Comment fonctionne le PER obligatoire dirigeant, étape par étape

La mécanique du PER obligatoire dirigeant se déroule en cinq temps que tout mandataire devrait maîtriser avant de signer.

  1. Mise en place. L'entreprise instaure le plan par décision unilatérale de l'employeur (DUE), par accord collectif ou par ratification des salariés concernés. Une condition d'ancienneté de douze mois maximum peut être exigée.
  2. Définition de la catégorie. Le dirigeant fixe une catégorie objective de bénéficiaires (cadres dirigeants, tranche de rémunération supérieure à un ou plusieurs PASS). L'absence de critère objectif expose l'entreprise à un redressement Urssaf.
  3. Versements obligatoires. L'entreprise verse un pourcentage fixe de la rémunération, par exemple 8 % de la tranche comprise entre 1 et 8 PASS. Ces sommes sont déduites du résultat imposable de la société et exonérées de charges sociales hors forfait social, dans les limites légales.
  4. Capitalisation. Les cotisations sont investies sur un fonds en euros à capital garanti ou sur des unités de compte, selon une grille de gestion pilotée par horizon qui sécurise progressivement l'épargne à l'approche de la retraite.
  5. Liquidation. À la retraite, le compartiment obligatoire est converti en rente viagère, imposée comme une pension après abattement de 10 %. Les autres compartiments offrent le choix entre capital, rente ou combinaison des deux.

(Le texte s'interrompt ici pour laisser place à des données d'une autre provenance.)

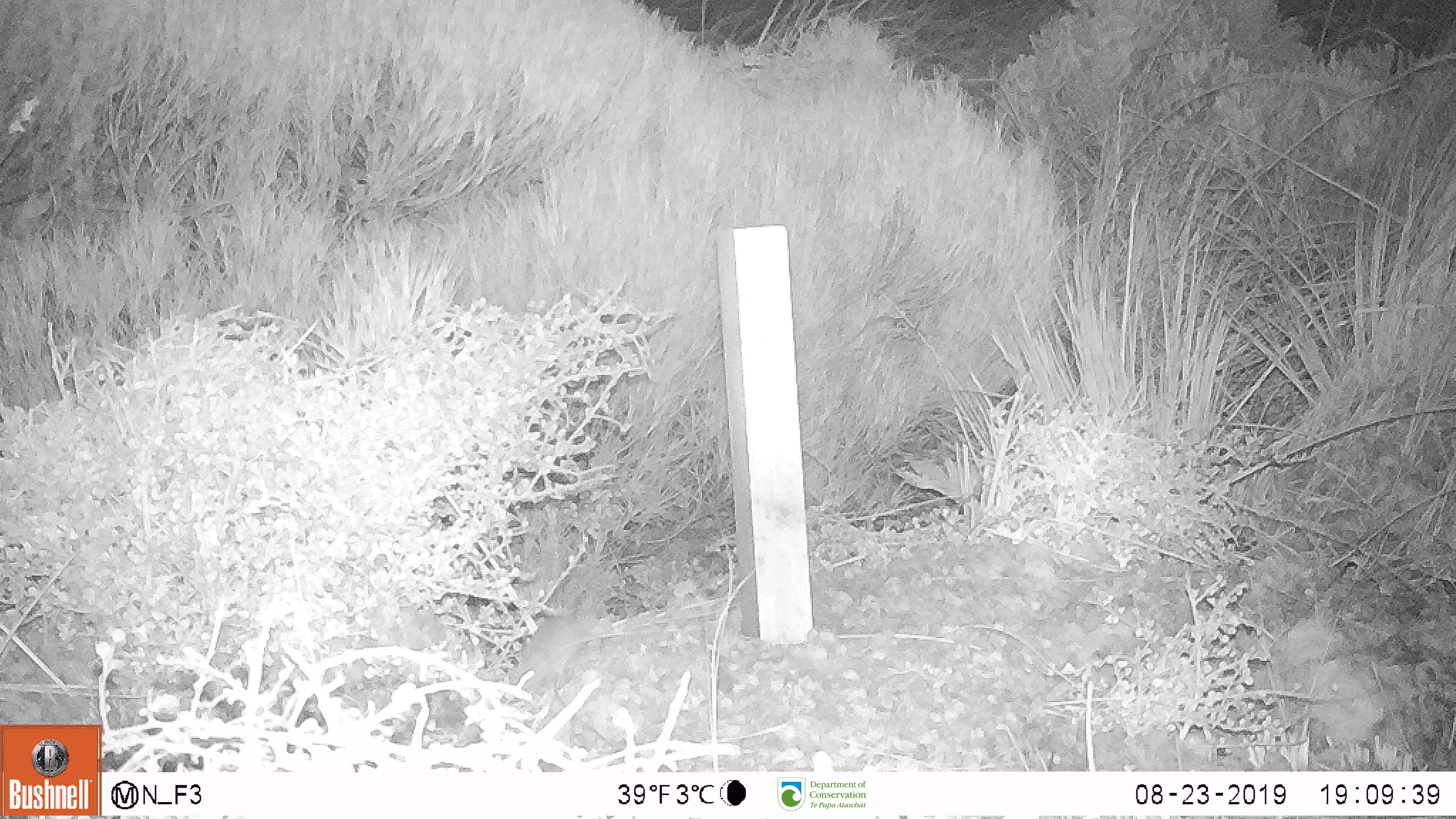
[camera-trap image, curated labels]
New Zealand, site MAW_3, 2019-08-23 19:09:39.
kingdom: Animalia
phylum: Chordata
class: Mammalia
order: Rodentia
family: Muridae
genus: Mus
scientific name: Mus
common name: mouse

Cette gestion par horizon, dite gestion pilotée, constitue l'option par défaut. L'épargne démarre majoritairement en unités de compte dynamiques, puis bascule vers le fonds en euros à mesure que la retraite approche, pour limiter le risque de marché au moment de la sortie. Le dirigeant peut opter pour une gestion libre s'il souhaite arbitrer lui-même son allocation, choix pertinent pour un profil averti capable de piloter son exposition.

Le forfait social, contribution patronale assise sur les versements de l'employeur, mérite un calcul précis. Il s'établit à 20 % dans le cas général, mais tombe à 16 % lorsque le contrat respecte certaines conditions d'investissement en titres de PME et d'allocation par défaut en gestion pilotée. Pour une entreprise de moins de 50 salariés, il est même supprimé sur l'abondement. Ce paramètre social pèse autant que la fiscalité dans le coût réel supporté par la société.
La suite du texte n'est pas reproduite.